The choanocytes engulf these and transfer them to amoeboid cells present under the choanocytes wherein digestion occurs. Here the products of assimilation are passed to different body parts.
Digestion is intracellular and nutrition here is holozoic. Some of the amoeboid cells have chlorophyll performing autotrophic nutrition.
In the flagellated chambers beating of flagella or collar cells, leads water to pass through collar causing food substances to cling to them.
Food particles are trapped with the help of microvilli of collars, serving as filters.
As a result, the engulfed food particles are taken to food vacuoles after the pseudopodial action of choanocytes at the bed of their collars.
Initially, the phase is acidic in food vacuoles and then alkaline.
Food here undergoes digestion partially, which is then transferred to amoebocytes present in the mesenchyme, which are in constant motion.
Amoebocytes cause complete food digestion, the residue is pushed through outgoing water current.
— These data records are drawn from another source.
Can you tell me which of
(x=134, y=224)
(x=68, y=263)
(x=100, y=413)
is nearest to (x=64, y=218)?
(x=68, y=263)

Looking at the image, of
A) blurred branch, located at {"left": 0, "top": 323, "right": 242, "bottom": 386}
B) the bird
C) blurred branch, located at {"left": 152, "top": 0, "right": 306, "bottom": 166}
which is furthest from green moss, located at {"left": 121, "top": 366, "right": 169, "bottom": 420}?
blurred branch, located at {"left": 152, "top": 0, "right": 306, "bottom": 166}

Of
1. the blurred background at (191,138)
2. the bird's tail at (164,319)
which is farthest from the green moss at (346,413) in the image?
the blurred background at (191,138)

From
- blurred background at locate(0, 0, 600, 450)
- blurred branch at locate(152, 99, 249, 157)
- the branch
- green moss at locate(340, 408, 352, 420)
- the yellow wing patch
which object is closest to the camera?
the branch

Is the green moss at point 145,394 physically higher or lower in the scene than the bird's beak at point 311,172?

In addition to this, amoebocytes also dispense digested food to all cells while some store it, to be used later.
Many enzymes are isolated from them including fat-digesting, starch and protein enzymes.
Reproduction
Both sexual and asexual modes of reproduction is observed. Asexually, they produce a bud, in some other instances they produce special structures that resemble gemmules of freshwater sponges. Both ova and sperms in sexual reproduction are produced from archaeocytes found in mesoglea. Sperm cells possess long tails, swimming freely in the water current while the ova are amoeboid, moving through the mesoglea.
Sperm cells do not enter directly into the ovum. When the sperm cells enter the radial canal, the nearest choanocytes to the egg captures it. Choanocyte that absorbs the sperm is the carrier cell, it ejects its flagellum and collar approaching the egg. With time, the sperm loses its tail and enters the egg. The earliest development stages are inside the mother sponge. Once the developmental stage is complete, the larva gushes into the radial canal and then to the outside.